Yannick Funk
Yannick Funk

Reputation: 1581

How to create ndarray::ArrayView with custom strides?

I am facing a slice of numbers and want to create an ndarray::ArrayView out of this slice (without copying). In the ArrayView, I want to include 2 numbers, then skip one, and so on. For example:

use ndarray::{ArrayView1, ShapeBuilder};

let numbers = &[0.0, 1.0, 10.0, 2.0, 3.0, 10.0];
let shape = // Some shape
let view = ArrayView1::from_shape(shape, numbers);

// Expected output for `view`:
// [0.0, 1.0, 2.0, 3.0]

Is there any way to set shape reaching the desired output? Normal strides didn't work because they use a fix step size.

I also tried creating a 2x3 ArrayView2 out of numbers, then splitting the last column, and then flattening the array, but this cannot be done without copying because splitting breaks the memory layout.
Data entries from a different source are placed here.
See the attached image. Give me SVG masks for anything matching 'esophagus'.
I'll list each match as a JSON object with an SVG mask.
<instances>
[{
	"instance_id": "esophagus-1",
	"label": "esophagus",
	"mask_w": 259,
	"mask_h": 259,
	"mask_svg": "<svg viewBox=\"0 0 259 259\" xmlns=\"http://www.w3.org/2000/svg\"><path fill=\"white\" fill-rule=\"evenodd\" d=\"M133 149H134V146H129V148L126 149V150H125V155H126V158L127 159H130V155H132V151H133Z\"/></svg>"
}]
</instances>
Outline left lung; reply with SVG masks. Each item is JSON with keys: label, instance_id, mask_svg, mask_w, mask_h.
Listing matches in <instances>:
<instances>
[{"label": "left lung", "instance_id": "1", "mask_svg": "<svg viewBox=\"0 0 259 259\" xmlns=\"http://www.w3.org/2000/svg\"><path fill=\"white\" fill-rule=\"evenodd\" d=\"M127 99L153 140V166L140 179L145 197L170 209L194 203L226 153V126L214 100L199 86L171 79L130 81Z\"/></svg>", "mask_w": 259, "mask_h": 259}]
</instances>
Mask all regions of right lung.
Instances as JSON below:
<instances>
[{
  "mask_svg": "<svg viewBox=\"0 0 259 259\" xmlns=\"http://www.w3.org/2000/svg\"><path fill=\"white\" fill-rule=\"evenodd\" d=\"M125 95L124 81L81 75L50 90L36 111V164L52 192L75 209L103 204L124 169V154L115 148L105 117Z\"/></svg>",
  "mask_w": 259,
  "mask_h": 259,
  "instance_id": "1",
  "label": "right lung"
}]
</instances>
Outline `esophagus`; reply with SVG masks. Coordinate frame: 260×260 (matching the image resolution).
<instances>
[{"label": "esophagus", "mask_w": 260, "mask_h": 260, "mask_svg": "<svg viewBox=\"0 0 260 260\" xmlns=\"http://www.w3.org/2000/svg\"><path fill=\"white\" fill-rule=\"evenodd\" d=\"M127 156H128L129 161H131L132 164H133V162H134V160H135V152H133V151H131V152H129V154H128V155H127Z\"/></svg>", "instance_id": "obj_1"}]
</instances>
I hope that it's possible to accomplish what I am trying to do.

Upvotes: 4

Views: 661

Answers (1)

Coder-256
Coder-256

Reputation: 5618

ArrayView1 is a type alias for ArrayBase. The definition for ArrayBase is:

pub struct ArrayBase<S, D>
where
    S: RawData,
{
    /// Data buffer / ownership information. (If owned, contains the data
    /// buffer; if borrowed, contains the lifetime and mutability.)
    data: S,
    /// A non-null pointer into the buffer held by `data`; may point anywhere
    /// in its range. If `S: Data`, this pointer must be aligned.
    ptr: std::ptr::NonNull<S::Elem>,
    /// The lengths of the axes.
    dim: D,
    /// The element count stride per axis. To be parsed as `isize`.
    strides: D,
}

D is essentially a list, so ArrayBase stores a list of dimensions and a list of strides. For ArrayView1, D basically ends up as [usize; 1], so you can only store a single length and stride.

To answer your question, sadly what you are asking for is not possible with ArrayView1, it lacks the storage space to hold multiple strides.